The accessorsPerActor configuration controls how the plugin identifies and retrieves actors (users, customers or any custom actor) when processing OTP requests. This configuration specifies two critical fields for each actor type: 
{
  accessorsPerActor: {
    customer: { accessor: 'email', entityIdAccessor: 'email' }
  }
}
The two key properties are:
  1. accessor: Defines which field is used to initially locate the actor in the database when a request is made.
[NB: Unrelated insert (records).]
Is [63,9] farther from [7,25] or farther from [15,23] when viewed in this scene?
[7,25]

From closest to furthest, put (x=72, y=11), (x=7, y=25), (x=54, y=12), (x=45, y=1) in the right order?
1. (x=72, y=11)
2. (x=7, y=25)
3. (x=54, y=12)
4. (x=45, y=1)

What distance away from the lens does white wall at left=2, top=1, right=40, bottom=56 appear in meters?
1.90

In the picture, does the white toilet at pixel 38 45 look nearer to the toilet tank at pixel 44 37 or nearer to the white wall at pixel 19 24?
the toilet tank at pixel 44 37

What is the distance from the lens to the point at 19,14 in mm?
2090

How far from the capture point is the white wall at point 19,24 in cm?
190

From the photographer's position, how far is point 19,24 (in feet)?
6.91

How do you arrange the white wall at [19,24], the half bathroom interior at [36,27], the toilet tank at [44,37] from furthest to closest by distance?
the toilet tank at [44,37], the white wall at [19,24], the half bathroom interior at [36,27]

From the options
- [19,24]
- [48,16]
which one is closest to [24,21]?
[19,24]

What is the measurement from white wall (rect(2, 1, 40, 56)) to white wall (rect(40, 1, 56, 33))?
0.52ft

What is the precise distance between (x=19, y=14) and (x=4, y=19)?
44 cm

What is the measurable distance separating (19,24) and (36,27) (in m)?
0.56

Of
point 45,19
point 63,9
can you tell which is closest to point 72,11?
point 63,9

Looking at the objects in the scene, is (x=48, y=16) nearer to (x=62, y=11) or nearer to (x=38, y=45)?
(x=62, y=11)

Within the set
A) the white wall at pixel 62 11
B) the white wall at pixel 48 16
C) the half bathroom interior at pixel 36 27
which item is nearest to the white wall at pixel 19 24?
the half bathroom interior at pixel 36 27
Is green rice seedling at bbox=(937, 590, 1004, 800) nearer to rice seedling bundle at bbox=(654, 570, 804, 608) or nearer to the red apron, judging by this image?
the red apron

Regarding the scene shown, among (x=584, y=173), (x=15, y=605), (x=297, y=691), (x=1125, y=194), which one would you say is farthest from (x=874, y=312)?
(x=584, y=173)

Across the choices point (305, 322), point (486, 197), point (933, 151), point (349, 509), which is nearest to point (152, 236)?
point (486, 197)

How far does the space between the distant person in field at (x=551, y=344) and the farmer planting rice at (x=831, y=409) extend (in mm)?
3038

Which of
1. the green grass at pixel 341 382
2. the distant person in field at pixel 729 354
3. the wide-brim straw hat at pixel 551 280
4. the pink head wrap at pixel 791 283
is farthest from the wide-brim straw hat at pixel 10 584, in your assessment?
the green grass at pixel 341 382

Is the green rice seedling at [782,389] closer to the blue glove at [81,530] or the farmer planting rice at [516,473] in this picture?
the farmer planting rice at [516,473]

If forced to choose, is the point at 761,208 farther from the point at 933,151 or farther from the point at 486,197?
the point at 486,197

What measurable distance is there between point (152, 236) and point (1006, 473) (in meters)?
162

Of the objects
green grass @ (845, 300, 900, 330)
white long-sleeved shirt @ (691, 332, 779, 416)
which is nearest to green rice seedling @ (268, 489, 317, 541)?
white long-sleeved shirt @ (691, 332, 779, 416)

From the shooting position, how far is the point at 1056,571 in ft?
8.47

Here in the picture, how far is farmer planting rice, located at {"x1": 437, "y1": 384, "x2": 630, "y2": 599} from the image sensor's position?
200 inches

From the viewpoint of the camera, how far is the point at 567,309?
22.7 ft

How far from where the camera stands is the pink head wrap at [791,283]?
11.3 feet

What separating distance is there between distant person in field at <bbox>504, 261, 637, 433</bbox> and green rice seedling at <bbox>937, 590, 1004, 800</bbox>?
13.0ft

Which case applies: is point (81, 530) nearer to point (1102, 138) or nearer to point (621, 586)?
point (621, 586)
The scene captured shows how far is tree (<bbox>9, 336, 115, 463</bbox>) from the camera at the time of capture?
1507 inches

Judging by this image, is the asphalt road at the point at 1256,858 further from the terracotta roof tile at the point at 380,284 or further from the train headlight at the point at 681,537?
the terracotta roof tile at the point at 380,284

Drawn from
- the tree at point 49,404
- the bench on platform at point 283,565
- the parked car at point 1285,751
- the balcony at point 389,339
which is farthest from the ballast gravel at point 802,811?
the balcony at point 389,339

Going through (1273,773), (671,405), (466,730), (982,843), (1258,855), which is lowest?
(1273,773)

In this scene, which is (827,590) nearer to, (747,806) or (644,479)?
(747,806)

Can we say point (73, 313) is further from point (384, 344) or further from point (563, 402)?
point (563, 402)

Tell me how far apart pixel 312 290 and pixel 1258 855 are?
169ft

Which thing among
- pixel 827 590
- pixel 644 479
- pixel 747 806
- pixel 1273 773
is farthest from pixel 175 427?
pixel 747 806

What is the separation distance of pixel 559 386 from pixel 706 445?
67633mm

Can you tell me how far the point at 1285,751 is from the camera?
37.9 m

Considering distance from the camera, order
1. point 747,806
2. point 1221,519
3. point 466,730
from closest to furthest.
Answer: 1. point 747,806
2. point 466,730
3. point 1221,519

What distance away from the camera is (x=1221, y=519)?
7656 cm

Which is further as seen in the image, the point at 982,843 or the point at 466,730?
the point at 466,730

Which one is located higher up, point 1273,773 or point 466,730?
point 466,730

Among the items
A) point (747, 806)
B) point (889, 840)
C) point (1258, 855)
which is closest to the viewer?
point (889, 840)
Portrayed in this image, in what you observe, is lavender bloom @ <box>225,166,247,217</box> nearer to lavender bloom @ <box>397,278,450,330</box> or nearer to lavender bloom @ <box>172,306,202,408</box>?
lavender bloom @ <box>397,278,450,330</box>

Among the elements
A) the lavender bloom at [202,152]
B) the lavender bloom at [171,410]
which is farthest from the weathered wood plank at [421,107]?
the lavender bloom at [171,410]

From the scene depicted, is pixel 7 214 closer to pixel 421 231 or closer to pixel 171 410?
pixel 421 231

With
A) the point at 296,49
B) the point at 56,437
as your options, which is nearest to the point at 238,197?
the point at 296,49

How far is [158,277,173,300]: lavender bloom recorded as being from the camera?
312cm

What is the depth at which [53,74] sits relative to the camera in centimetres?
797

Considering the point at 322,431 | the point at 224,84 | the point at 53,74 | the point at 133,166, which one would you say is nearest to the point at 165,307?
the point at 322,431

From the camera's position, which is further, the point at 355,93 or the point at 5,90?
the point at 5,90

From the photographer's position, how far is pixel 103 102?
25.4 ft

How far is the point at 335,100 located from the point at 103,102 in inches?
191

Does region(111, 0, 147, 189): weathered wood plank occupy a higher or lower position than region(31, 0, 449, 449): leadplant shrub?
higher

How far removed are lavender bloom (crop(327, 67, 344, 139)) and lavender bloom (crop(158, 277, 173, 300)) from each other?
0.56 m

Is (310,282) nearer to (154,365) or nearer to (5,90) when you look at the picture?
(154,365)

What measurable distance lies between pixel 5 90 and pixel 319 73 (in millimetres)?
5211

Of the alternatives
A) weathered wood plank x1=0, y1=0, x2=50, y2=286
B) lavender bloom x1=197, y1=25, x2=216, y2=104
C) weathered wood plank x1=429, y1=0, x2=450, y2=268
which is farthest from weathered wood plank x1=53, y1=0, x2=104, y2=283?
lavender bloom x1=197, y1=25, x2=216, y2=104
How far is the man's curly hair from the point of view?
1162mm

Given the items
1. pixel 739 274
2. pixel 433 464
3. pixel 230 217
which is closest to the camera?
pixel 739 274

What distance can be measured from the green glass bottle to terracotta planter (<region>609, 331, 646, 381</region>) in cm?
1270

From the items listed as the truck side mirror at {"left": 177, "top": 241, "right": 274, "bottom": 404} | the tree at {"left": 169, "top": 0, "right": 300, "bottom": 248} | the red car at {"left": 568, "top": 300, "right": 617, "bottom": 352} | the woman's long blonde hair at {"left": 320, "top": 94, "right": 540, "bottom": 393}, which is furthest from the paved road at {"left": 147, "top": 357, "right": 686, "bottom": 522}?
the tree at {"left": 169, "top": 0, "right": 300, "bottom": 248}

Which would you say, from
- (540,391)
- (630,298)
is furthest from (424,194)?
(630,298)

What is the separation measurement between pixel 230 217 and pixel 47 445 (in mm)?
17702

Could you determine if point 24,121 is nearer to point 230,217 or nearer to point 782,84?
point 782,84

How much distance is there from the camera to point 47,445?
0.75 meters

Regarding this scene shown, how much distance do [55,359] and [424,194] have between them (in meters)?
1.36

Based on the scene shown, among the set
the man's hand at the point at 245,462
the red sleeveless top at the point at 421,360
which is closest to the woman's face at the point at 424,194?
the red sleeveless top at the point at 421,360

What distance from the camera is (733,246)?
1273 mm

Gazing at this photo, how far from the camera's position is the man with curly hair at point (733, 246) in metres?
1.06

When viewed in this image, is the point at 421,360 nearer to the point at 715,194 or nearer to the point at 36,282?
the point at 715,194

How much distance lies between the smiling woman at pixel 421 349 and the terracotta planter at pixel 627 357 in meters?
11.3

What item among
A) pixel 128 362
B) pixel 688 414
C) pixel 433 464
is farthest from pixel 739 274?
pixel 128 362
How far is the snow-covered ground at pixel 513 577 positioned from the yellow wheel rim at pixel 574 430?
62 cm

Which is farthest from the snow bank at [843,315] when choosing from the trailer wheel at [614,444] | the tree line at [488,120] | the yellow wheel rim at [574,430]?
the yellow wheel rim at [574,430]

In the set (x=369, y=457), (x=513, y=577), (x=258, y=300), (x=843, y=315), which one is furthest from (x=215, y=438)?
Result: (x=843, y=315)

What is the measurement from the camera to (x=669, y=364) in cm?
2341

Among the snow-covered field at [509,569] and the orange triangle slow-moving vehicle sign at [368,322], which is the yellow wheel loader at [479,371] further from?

In the example above, customers would be looked up by their email field.
  2. entityIdAccessor: Specifies which field from the actor object should be used to find the corresponding auth identity.
When processing an OTP request, the plugin:
  1. Uses the accessor field to find the actor record
  2. Extracts the value from the entityIdAccessor field from that actor record
  3. Uses this extracted value to query for matching auth identities
For example, if you’ve registered customers using the standard emailpass provider (which uses email as the entity ID), but want to allow OTP authentication via phone numbers, you would configure: 
{
  accessorsPerActor: {
    customer: { accessor: 'phone', entityIdAccessor: 'email' }
  }
}
This tells the system: “Find the customer by their phone number, then look up their auth identity using their email field.” You can also use an array of accessors to support multiple ways to identify the actor: 
{
  accessorsPerActor: {
    customer: { accessor: ['phone', 'email'], entityIdAccessor: 'email' }
  }
}
In that case, the plugin will try to find the actor using the first accessor in the array, and if it doesn’t find it, it will try the next one. The default configuration uses email for both finding actors and determining their identity: 
{
  accessorsPerActor: {
    customer: { accessor: 'email', entityIdAccessor: 'email' },
    user: { accessor: 'email', entityIdAccessor: 'email' }
  }
}

HTTP Options

The http configuration provides options for handling HTTP requests:
  1. alwaysReturnSuccess: Determines whether the plugin should always return a success response, even if an error occurs. This helps prevent data leakage by ensuring that the response is not affected by errors.
  2. warnOnError: Logs a warning when an error occurs during OTP generation. This helps you catch and handle errors that might occur during OTP generation.